Triggers that irritate your lungs often cause asthma attacks. These triggers can include:
- allergens, such as pollen, animal dander, and dust mites
- chemicals, including perfume, smoke, and cleaning products
- exercise, especially if it’s more strenuous than what you’re used to
- extreme heat or cold
- stress and anxiety
- upper respiratory tract infections from viruses
- food allergies
A panic attack is a severe episode of anxiety that comes on suddenly.
When you’re having a panic attack, you may experience shortness of breath and chest tightness. This can feel similar to an asthma attack.
But unlike coughing and wheezing associated with asthma, panic attacks can also cause:
- hyperventilation (taking short, rapid breaths)
- dizziness or lightheadedness
- feeling like something is smothering you
- tingling hands and face
- sweating or chills
- increased heart rate
- feelings of detachment from yourself and your surroundings
- feeling like you’re losing control
- fears of dying
A panic attack can peak after 10 minutes and then often begins to subside. While a panic attack can occur in the middle of a state of severe anxiety, these symptoms can also occur unexpectedly when you feel calm.
Both asthma and panic attacks can cause breathing difficulties and a tight feeling in your chest.
Sometimes it’s difficult to distinguish between an asthma attack and a panic attack because they have similar symptoms.
But these are two different conditions that require separate considerations for management and treatment.
Here’s a breakdown of their general differences:
People with asthma and panic disorder may experience more severe symptoms from attacks.
The better you manage both asthma and anxiety, the less likely you are to experience an asthma or panic attack.
Managing your asthma can make a difference in airway function. Plus, experiencing fewer symptoms can make you feel less stressed about your condition overall.

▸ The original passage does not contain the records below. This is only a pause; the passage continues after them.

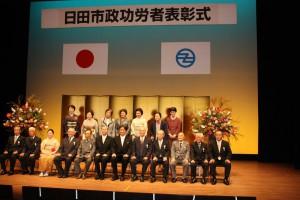 昨年の市政功労者表彰式24.11.3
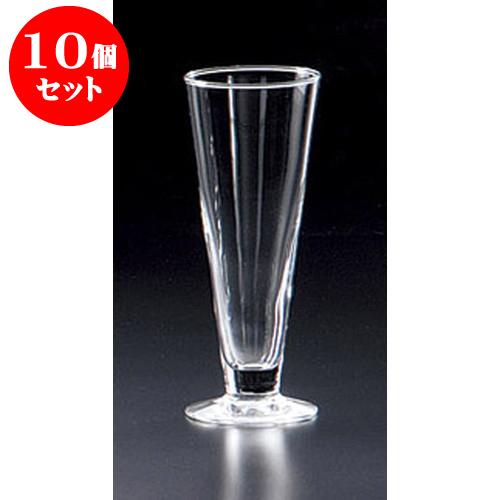 10個セット ガラス 34849ピルスナー [7.2 x 7.2 x 18.5cm 275cc] 料亭 旅館 和食器 飲食店 業務用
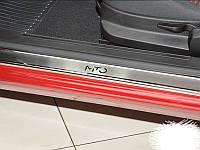 Накладки на пороги Alfa Romeo Mito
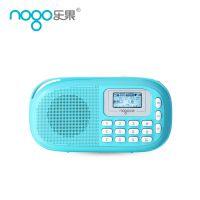 乐果Q15迷你小音响收音机老人插卡音箱MP3音乐播放器便携式低音炮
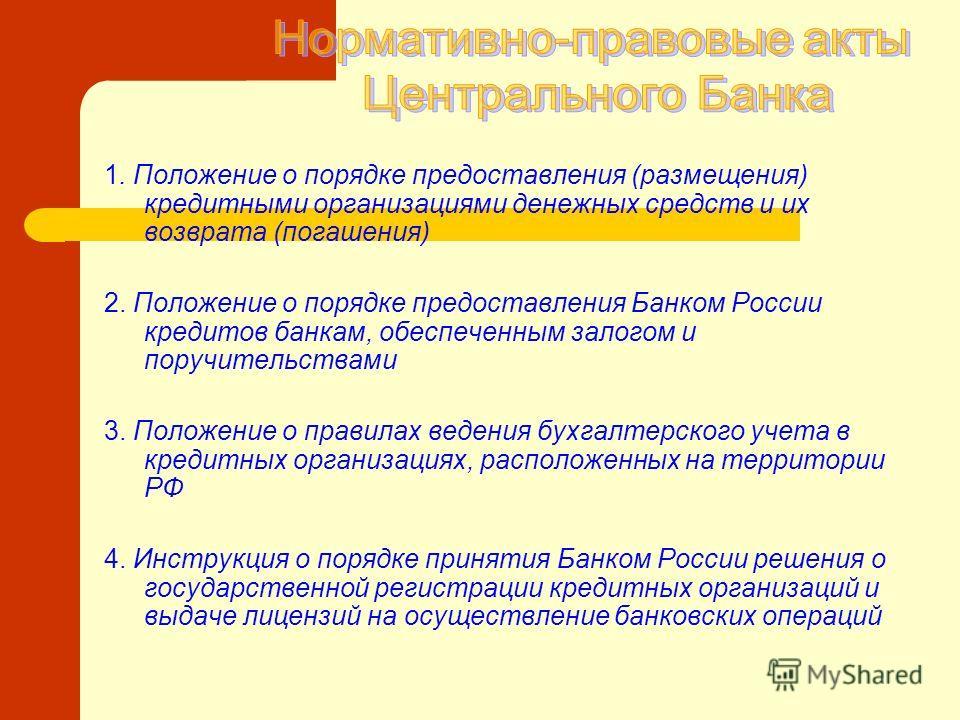 1. Положение о порядке предоставления (размещения) кредитными организациями денежных средств и их возврата (погашения) 2. Положение о порядке предоставления Банком России кредитов банкам, обеспеченным залогом и поручительствами 3. Положение о правила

Establishing and following an asthma action plan can lower anxiety and help you feel more in control of your condition. This includes:
- making sure your medications are readily available at all times
- knowing how to manage acute attacks
- knowing when to contact emergency services during an attack
Talk with your doctor about making changes to your current asthma treatment plan if:
- you’re wheezing more throughout the day and night
- your symptoms wake you up in your sleep
- you experience frequent coughing and chest tightness, making falling asleep difficult
- you have difficulty exercising without wheezing
- you’re relying on your rescue inhaler several times per week
People can often treat an asthma attack with a quick-relief medication, such as a rescue inhaler. If you continue to have asthma attacks, you may need a corticosteroid inhaler or leukotriene modifier to decrease airway inflammation.

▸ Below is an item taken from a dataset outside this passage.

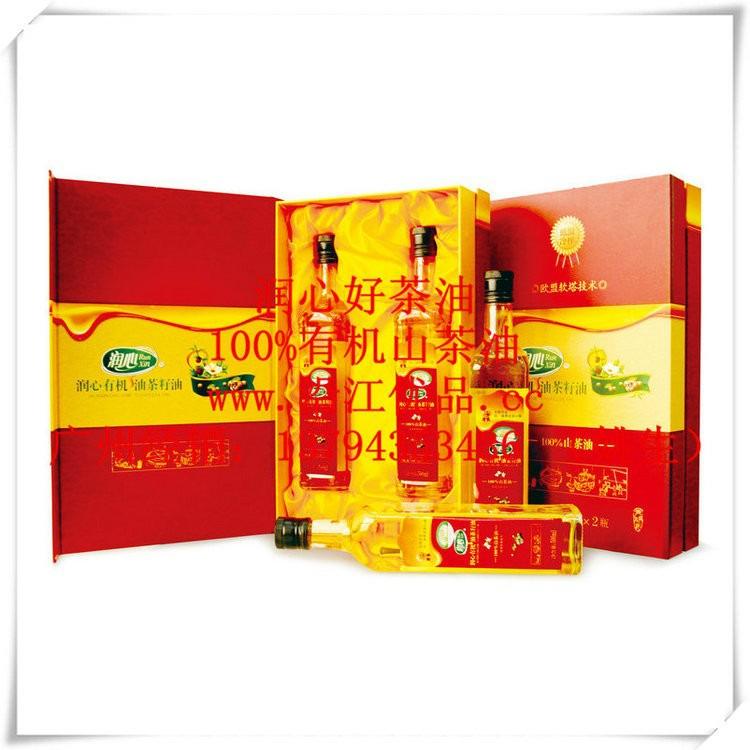 深圳润心有机山茶油礼盒装500mlX2油茶籽油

Emergency medical care may be necessary if you experience shortness of breath.
Learning to manage and reduce stress can also lower the risk of asthma attacks.

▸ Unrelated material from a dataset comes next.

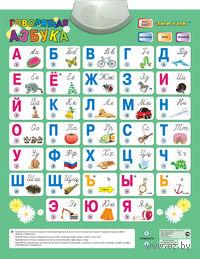 """Электронный озвученный плакат """"Говорящая азбука"""" (4 режима)"""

Anxiety that builds up can lead to panic attacks. If you experience frequent anxiety, consider seeking help from a mental health professional. They can help you work through your anxiety and reduce the likelihood of external stressors triggering a panic attack.
Even if you don’t have an anxiety disorder, stress is common. However, stress can also trigger your asthma, so it’s important to manage it as best as possible.
Some steps you can take to reduce everyday stress include:
- incorporating relaxation techniques, such as meditation and deep breathing exercises, into your day to day
- getting regular physical exercise
- reducing intake of alcohol and caffeine
- getting enough sleep
- making time for socializing and doing activities you enjoy outside of work and other obligations
While asthma and panic attacks share similarities, they have very different symptoms overall. It’s possible to experience anxiety and asthma simultaneously, which can make it difficult to distinguish between the two.
If you’re consistently experiencing asthma or panic attacks, it may be because you’re not getting proper treatment for one. Tracking your symptoms can help your doctor get you on the right treatment.